Dr. Ghatan was exposed to medicine from early childhood. “My mother was a nurse and two uncles were physicians,” he told us. “I spent some time in the office when I was actually very young—maybe ten or twelve years old—and I watched my mother taking care of patients. I thought that this was an area that I could help people.”
He chose to specialize in dermatology late in his time at Albert Einstein Medical School. “I hadn’t had great exposure to dermatology until my fourth year. It was an elective that I did in my last semester, and I was amazed by what can be done and the vast extent of the field. As a dermatologist, you see so many different diseases and help so many different populations of people. It’s a field that treats everybody.”
|Dr. Ghatan’s Advice for Patients
- Seek treatment shortly after the appearance of stretch marks.
- Have realistic expectations—Even the best treatments can only decrease, not completely remove, the appearance of stretch marks.
- It may take multiple treatments to see results, so plan for at least five treatments.
- Consider laser surgery.

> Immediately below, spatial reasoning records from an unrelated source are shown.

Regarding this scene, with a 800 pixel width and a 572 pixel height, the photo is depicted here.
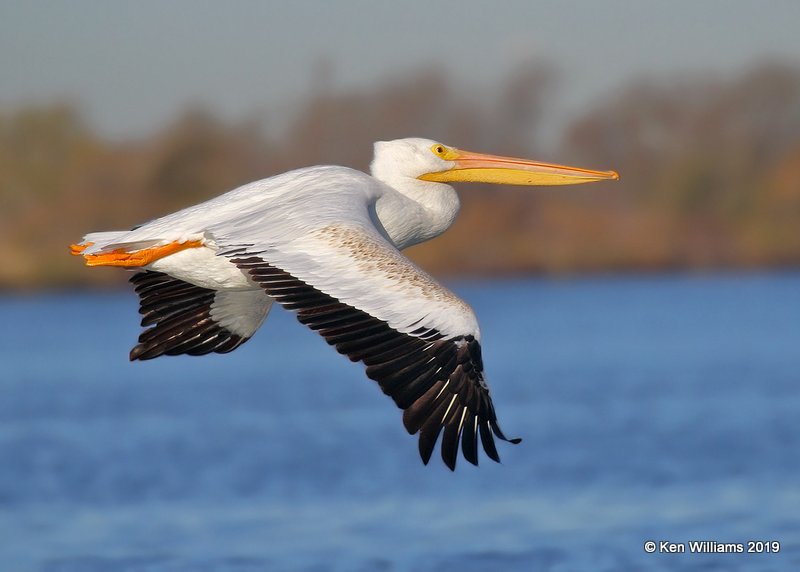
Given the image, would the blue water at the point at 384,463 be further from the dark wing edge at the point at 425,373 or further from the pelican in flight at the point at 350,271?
the dark wing edge at the point at 425,373

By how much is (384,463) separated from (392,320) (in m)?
8.50

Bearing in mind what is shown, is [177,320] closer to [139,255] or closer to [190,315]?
[190,315]

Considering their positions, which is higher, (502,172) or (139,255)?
(502,172)

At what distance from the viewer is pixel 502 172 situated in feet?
27.8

It’s the most expensive treatment, but it has the best results.
He has tested many treatments for stretch marks, but prefers laser surgery. “Laser is the most effective treatment. Microdermabrasion isn’t as successful. Creams don’t do much for you. The effects will be minimal and take longer, if there’s improvement at all.”

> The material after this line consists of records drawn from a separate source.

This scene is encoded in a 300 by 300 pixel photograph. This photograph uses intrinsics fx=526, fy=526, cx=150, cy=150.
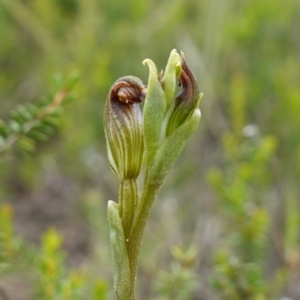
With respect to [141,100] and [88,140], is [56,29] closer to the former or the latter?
[88,140]

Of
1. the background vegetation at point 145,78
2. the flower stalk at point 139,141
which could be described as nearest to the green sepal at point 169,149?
the flower stalk at point 139,141

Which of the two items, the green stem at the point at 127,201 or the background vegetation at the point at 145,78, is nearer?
the green stem at the point at 127,201

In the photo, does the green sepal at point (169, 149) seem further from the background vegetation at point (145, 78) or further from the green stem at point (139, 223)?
the background vegetation at point (145, 78)

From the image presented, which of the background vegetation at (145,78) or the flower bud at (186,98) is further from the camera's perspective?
the background vegetation at (145,78)

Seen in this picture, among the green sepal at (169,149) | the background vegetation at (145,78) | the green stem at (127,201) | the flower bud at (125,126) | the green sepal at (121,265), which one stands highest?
the background vegetation at (145,78)

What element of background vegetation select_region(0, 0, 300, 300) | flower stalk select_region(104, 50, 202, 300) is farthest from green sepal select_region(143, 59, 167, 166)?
background vegetation select_region(0, 0, 300, 300)

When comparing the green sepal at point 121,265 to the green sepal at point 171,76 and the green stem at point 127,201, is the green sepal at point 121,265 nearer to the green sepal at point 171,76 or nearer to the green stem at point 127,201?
the green stem at point 127,201

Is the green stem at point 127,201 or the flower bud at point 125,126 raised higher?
the flower bud at point 125,126
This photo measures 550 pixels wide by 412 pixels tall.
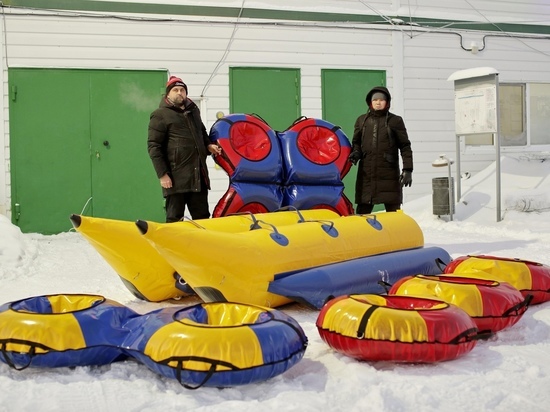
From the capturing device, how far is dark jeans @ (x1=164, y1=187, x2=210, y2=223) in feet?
17.6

But he emphasizes that lasers aren’t perfect either. “I warn my patients that they should not expect that stretch marks will go away completely. The most they can expect is 50% improvement, and that improvement is not something that’s going to happen after one treatment. Often you need at least five treatments. Patients need to understand that this is not something that will happen overnight. The body needs time to produce new collagen and sort of remodel itself.”
He recommends considering treatment shortly after the stretch marks’ appearance. “Seek help earlier rather than later because most likely the results are going to be better. White stretch marks that are older and deeper, after the skin has thinned out, are going to be more difficult to treat and get positive results.”
Treatments have been improving in recent years and he expects they’ll continue to significantly improve in the next few years. “New lasers, like Palomar’s Icon laser, are penetrating deeper and better instigating collagen production. There is always new technology being developed. I expect that soon we’ll seen treatments that get better results faster.”